Domestic team information
- 1870: Marylebone Cricket Club

Career statistics
| Competition | First-class |
| Matches | 1 |
| Runs scored | 0 |
| Batting average | 0.00 |
| 100s/50s | –/– |
| Top score | 0 |
| Catches/stumpings | –/– |
- Source: Cricinfo, 23 September 2021

= Edmund Craigie =

English cricketer and barrister

Edmund Warren Craigie (8 May 1842 — 8 June 1907) was an English first-class cricketer and barrister.

The son of John Adair Craigie of the Bengal Civil Service, he was born in British India at Gorakhpur. He was educated in England at Harrow School. Craigie joined the British Army in September 1861, when he purchased the rank of cornet in the 2nd Dragoon Guards.

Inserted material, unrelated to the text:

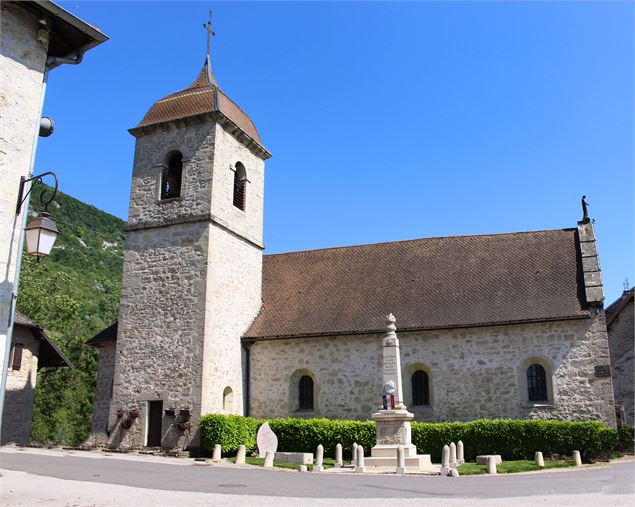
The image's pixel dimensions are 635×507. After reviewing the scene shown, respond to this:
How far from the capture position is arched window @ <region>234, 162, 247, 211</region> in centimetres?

He purchased the rank of lieutenant in December 1864, before retiring from active service in May 1870. Craigie became a student at the Inner Temple in April 1870, and in August of the same year he made a single appearance in first-class cricket for the Marylebone Cricket Club (MCC) against Gloucestershire at Lord's. Batting twice in the match, he was dismissed without scoring in the MCC first innings by Robert Miles, while in their second innings following-on he was dismissed by W. G. Grace for the same score. He was called to the bar to practice as a barrister in January 1873. Craigie died at his residence at Putney in June 1907.

His daughter Violet Mary was the first wife of Oscar Wilde's son Vyvyan Holland.